Except it is: A few months back someone reversed engineered the protocol of their insulin pump, able to control it with the serial number. This was bad enough. Devices that inject things into humans shouldn’t be controllable without some of authentication beyond a 6 digit number.

At the time the familiar: “it’s too difficult, you still need the number, you’ve got to be nearby” response was provided.

Two months later, another security person has now managed to decode the magical number, and used a long distance aerial to be able to send commands to the pump.

I’m sure it’s still “too hard to be viable”: because the death of someone isn’t something that has major consequences that could have the kind of support that makes hard things viable…

Security is hard to do well, and we need to start embedding it in everything – it is now a matter of life and death. But it’s hard, and hard for the psychology just as much as a technical. You should really use an existing algorithm implementation because the chances are it’s better than yours: but that’s licensing and IPR, so just roll your own cipher believing your application is too trivial to be a target for hacking. Besides your proprietary wire-protocol is proprietary, it’s already secret. People aren’t going to bother to figure it out.

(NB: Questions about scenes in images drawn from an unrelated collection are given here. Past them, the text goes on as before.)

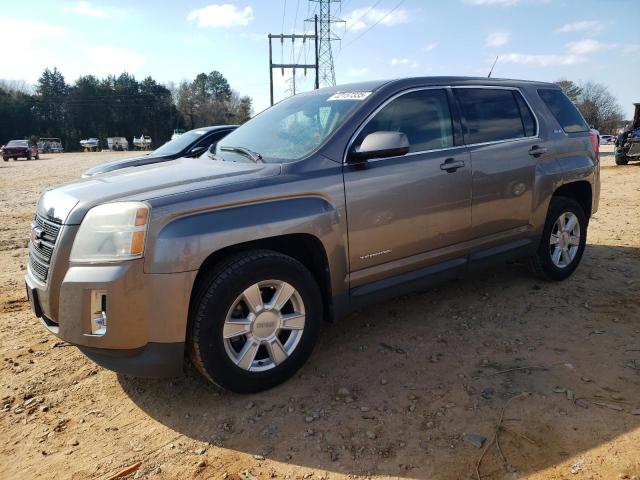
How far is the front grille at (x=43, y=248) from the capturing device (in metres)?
2.71

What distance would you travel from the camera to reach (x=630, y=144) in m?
16.5

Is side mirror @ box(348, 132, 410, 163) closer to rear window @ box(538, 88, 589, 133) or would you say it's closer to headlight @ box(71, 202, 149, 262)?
headlight @ box(71, 202, 149, 262)

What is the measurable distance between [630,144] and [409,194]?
55.3ft

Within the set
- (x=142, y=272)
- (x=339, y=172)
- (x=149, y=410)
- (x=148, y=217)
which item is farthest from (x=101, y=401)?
(x=339, y=172)

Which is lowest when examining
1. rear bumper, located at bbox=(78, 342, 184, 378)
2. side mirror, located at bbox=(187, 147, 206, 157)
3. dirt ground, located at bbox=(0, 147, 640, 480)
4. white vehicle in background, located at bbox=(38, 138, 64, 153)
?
dirt ground, located at bbox=(0, 147, 640, 480)

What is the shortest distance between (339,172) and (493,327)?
71.1 inches

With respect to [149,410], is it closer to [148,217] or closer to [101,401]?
[101,401]

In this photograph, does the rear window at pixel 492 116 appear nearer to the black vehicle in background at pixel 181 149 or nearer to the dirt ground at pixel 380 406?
the dirt ground at pixel 380 406

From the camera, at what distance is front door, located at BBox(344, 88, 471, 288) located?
317 cm

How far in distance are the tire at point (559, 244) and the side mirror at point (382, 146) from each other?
7.16 ft

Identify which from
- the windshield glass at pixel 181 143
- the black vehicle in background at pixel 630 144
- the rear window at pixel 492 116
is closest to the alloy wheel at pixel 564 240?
the rear window at pixel 492 116

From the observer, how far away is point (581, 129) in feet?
15.5

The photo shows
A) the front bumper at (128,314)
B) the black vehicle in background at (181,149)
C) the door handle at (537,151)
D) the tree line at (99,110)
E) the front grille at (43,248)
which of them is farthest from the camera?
the tree line at (99,110)

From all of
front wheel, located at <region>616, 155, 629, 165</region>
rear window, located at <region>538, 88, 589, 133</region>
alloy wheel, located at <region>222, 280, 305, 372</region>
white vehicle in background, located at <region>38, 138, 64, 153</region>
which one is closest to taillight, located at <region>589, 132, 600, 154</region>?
rear window, located at <region>538, 88, 589, 133</region>
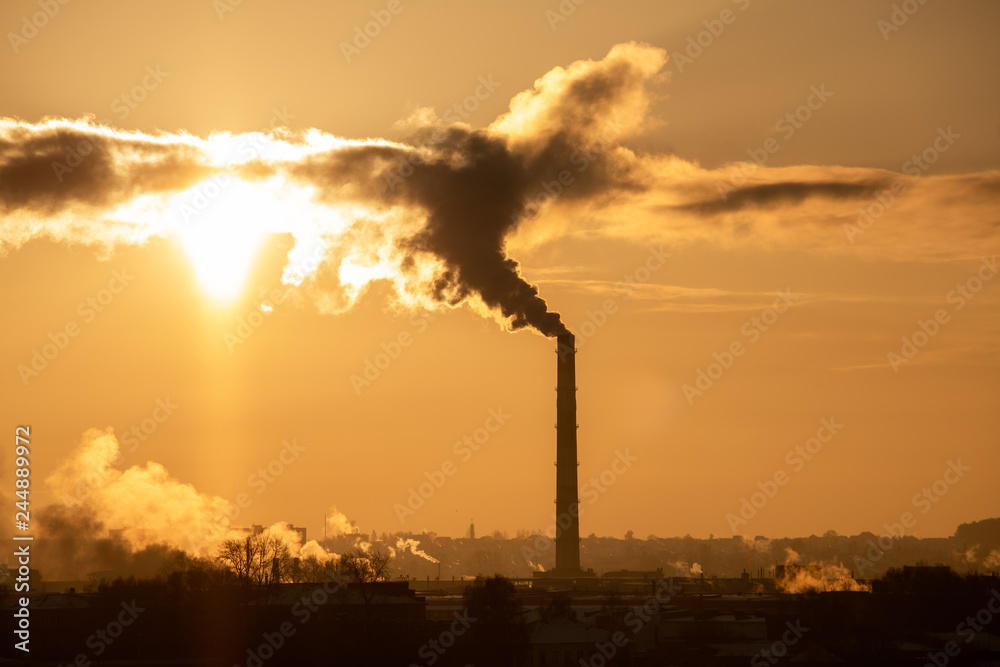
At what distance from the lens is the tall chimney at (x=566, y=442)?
10481 centimetres

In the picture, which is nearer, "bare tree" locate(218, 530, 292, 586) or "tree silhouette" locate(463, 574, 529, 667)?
"tree silhouette" locate(463, 574, 529, 667)

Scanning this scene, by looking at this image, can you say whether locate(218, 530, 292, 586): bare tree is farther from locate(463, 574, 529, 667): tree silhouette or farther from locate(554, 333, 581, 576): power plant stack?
locate(554, 333, 581, 576): power plant stack

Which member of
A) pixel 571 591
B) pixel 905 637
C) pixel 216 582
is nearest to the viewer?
pixel 905 637

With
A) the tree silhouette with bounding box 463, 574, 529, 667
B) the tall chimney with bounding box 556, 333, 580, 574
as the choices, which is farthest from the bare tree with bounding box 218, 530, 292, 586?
the tall chimney with bounding box 556, 333, 580, 574

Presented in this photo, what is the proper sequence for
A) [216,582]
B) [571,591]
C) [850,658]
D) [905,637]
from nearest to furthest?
[850,658] → [905,637] → [216,582] → [571,591]

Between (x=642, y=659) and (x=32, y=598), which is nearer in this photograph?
(x=642, y=659)

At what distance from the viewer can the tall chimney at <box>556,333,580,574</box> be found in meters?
105

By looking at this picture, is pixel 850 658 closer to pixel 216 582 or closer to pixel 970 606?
pixel 970 606

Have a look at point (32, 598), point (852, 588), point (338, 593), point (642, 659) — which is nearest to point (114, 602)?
point (32, 598)

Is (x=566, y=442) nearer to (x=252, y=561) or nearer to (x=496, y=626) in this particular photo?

Security makes things harder: you can’t just wire-sniff your protocol anymore to debug stuff. Your test suites become more complicated because you can no longer play back the commands and expect the device to respond. That little embedded processor isn’t powerful enough to be doing crypto: it’s going to up the unit price, it’s going to increase power usage and latency.

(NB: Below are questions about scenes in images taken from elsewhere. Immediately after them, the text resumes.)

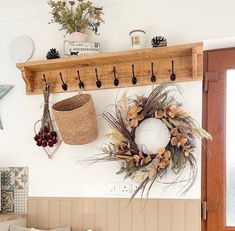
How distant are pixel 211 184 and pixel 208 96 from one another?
1.84 feet

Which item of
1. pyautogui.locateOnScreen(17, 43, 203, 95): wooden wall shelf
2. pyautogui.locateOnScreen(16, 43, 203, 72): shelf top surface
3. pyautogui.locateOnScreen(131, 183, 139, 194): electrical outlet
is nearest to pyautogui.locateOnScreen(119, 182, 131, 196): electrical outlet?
pyautogui.locateOnScreen(131, 183, 139, 194): electrical outlet

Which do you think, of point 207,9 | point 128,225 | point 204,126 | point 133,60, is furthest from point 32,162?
point 207,9

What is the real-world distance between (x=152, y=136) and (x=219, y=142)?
1.53 ft

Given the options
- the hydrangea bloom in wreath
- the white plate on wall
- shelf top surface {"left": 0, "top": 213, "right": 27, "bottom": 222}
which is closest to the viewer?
the hydrangea bloom in wreath

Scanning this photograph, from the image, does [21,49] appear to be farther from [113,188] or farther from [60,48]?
[113,188]

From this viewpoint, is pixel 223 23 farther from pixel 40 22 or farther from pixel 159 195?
pixel 40 22

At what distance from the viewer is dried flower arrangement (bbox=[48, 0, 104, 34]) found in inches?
95.7

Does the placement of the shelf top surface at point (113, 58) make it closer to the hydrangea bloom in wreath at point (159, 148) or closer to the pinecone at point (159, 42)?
the pinecone at point (159, 42)

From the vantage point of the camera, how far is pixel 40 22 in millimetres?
2688

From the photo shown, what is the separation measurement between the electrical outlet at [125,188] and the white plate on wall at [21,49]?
1153 millimetres

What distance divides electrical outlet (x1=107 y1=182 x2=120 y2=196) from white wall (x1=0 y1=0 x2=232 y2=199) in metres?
0.03

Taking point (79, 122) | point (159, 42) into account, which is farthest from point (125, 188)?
point (159, 42)

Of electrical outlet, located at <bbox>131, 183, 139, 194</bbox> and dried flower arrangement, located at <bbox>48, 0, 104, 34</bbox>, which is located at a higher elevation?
dried flower arrangement, located at <bbox>48, 0, 104, 34</bbox>

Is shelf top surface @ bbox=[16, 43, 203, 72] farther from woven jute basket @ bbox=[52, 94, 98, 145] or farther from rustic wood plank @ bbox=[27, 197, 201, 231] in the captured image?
rustic wood plank @ bbox=[27, 197, 201, 231]
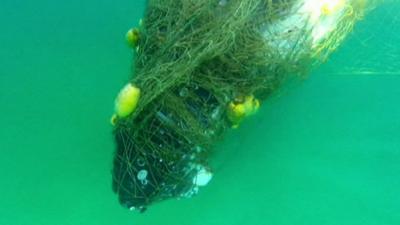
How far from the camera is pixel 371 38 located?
4.52ft

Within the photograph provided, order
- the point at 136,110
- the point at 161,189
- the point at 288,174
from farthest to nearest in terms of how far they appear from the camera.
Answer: the point at 288,174
the point at 161,189
the point at 136,110

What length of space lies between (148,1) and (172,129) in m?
0.39

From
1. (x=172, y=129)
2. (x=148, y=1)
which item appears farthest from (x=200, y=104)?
(x=148, y=1)

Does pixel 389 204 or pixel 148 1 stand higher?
pixel 148 1

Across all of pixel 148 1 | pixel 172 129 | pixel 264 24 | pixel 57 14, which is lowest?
pixel 172 129

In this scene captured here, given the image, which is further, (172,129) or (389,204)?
(389,204)

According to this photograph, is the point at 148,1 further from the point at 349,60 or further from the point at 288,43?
the point at 349,60

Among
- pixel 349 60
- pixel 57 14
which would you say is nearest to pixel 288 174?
pixel 349 60

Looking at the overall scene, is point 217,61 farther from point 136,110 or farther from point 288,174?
point 288,174

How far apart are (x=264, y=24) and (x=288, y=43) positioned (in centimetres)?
8

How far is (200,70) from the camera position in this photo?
1129mm

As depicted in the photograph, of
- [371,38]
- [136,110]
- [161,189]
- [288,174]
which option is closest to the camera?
[136,110]

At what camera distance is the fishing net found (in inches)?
43.3

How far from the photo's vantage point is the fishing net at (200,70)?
43.3 inches
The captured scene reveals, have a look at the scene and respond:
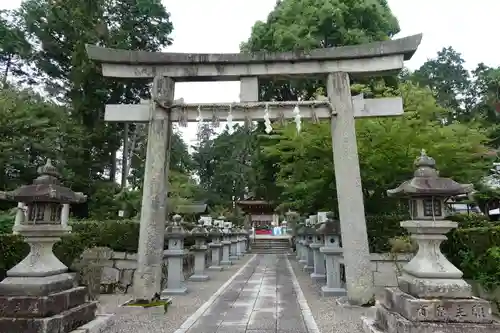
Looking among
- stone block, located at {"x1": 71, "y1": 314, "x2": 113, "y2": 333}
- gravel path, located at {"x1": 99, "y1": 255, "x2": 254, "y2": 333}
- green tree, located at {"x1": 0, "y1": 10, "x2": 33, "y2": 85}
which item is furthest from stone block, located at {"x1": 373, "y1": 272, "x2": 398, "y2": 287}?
green tree, located at {"x1": 0, "y1": 10, "x2": 33, "y2": 85}

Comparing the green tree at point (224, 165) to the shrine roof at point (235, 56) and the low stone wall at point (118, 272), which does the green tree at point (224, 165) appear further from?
the shrine roof at point (235, 56)

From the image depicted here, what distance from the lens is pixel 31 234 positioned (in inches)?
216

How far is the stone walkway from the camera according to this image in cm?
696

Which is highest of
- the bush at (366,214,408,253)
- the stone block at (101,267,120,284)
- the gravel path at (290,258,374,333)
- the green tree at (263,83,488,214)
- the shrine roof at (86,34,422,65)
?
Answer: the shrine roof at (86,34,422,65)

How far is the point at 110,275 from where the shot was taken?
11.4 metres

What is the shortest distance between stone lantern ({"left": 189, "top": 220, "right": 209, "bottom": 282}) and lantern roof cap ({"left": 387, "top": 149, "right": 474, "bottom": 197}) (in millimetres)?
9605

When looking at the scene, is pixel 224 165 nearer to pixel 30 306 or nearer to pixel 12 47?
pixel 12 47

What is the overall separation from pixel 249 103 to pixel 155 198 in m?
3.24

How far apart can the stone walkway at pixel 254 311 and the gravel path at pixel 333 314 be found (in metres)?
0.19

Many programmers, still, belong to the “if I hit it and hit it until it works” school of coding. I don’t mean test-driven-development, I’m meaning those coders who think if it compiles, it ships. These people don’t really adapt well to working in a permissions based sandbox; it’s harder to split your processes up so that only the things that need the privileges have them (we’ve all done ‘chmod 777 *’ to get an application up and running).

Until everyone realises that every device with smarts is a vector, from Batteries, to APIs, to websites we’re increasingly at risk. I guess that massive solar flare could take things out for us.